AmIRightOrAMeringue · 12/03/2019 16:21

Pur MLU is 15 min away from hospital. They turn most people down in pregnancy then turn 40pc of people away after they've got there / started labour there and then send some to hospital afterwards for stitches etc.

It's lovely but as a result of the above, it's completely dead. There are 3 rooms and every time I've been (4 or 5 times) it's either empty or one room in use with loads of midwives sitting around.

It doesn't seem right given the hospital nearby turns women away sometimes for being full (was built for 3000 births per year and now deals with 7,000)

I think it makes more sense to have them on hospital site or very near so they can accept more people to start with and share resource more easily between the MLU and ward

BlimeyCalmDown · 12/03/2019 18:51

@AliceRR Flowers

Generationrenter · 12/03/2019 18:58

I agree that stand alone ones can be dangerous. For DC1 I started off at a MLU 30 mins from a hospital as was deemed low risk, We drove to a Labour ward after a few slow hours as thought I’d want an epidural at some point.
I thank my lucky stars that I did as in the end my placenta came away and I had an emergency section under GA followed by a hemmorage and a few days in intensive care.
DP says My section was performed in less than 10 mins of the emergency buzzer being pulled.
If I had still been in a MLU, I dread to think where me and my daughter would be today.

brookshelley · 12/03/2019 21:43

The US doesn't use midwives, it's all doctors and the mother and baby mortality rates are awful!!!

The US does use midwives. My friend gave birth at home with a midwife 3 weeks ago in the States.

Stop using the US as am arguing point, it has serious issues but midwives vs consultants isn’t the primary one. France also has highly medicalised birth and has better outcomes than the US.

cadburyegg · 12/03/2019 22:01

YANBU. I’m not a fan of stand alone MLUs but can see how in remote areas they are important. I attempted to give birth in a MLU attached to a hospital but when it became apparent that DS1 needed continuous monitoring it was easy enough for me to get out the birthing pool into a wheelchair and be wheeled next door to the delivery unit. The thought of being blue lighted 40 minutes down the road whilst 10cm dilated and pushing terrifies me.

cadburyegg · 12/03/2019 22:04

A friend of mine recently had a fantastic experience with her first baby in our local MLU (also attached to a hospital) - water birth, no gas and air or any other form of pain relief other than controlled breathing. All 3 of them stayed the night in the room, discharged the following day, never saw the postnatal ward.

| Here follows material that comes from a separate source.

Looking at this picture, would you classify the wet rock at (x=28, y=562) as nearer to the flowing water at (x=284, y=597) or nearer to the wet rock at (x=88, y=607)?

The dream Wink

BrusselPout · 12/03/2019 22:20

@Primarystress I think we live in the same town!!

Orangecandycane · 12/03/2019 23:02

Thanks for your views all. @alicerr im so sorry thank you for sharing.

It is the standalone units i would like to see shut down not the ones attached to a hospital where you just need to be wheeled down the corridor to have access to a doctor. Sorry for not being clearer on that.

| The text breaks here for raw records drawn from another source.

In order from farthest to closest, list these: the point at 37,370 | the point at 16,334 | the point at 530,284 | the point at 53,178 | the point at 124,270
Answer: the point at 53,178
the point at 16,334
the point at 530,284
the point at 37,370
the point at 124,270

I think its shocking that some towns only have a standalone MLU and are so far from NICU units especially the Scottish situation.

After having a terrible experience myself im just so concerned that giving birth these days is indeed made out to be an 'experience' and this is an agenda really pushed by the likes of the NCT and that some women have no idea of the horrors that could await them, and this in turn is allowing the government to get away with providing substandard care to save money in the form of the standalone MLU. Just my opinion though.

OP posts:
PotolBabu · 12/03/2019 23:51

But a terrible experience of labour is not the same as a stillbirth. It may result in one but I would really like to see the statistics on that. Some babies who are v unwell in utero die during labour but it is my understanding that the vast majority of stillbirths are not related to labour.
So I still don’t understand how a more medicalised process of labour would solve the stillbirth issue?

It might result in less injuries for women, fewer oxygen deprived babies or whatever but I am puzzled by the link between stillbirth and MLUs.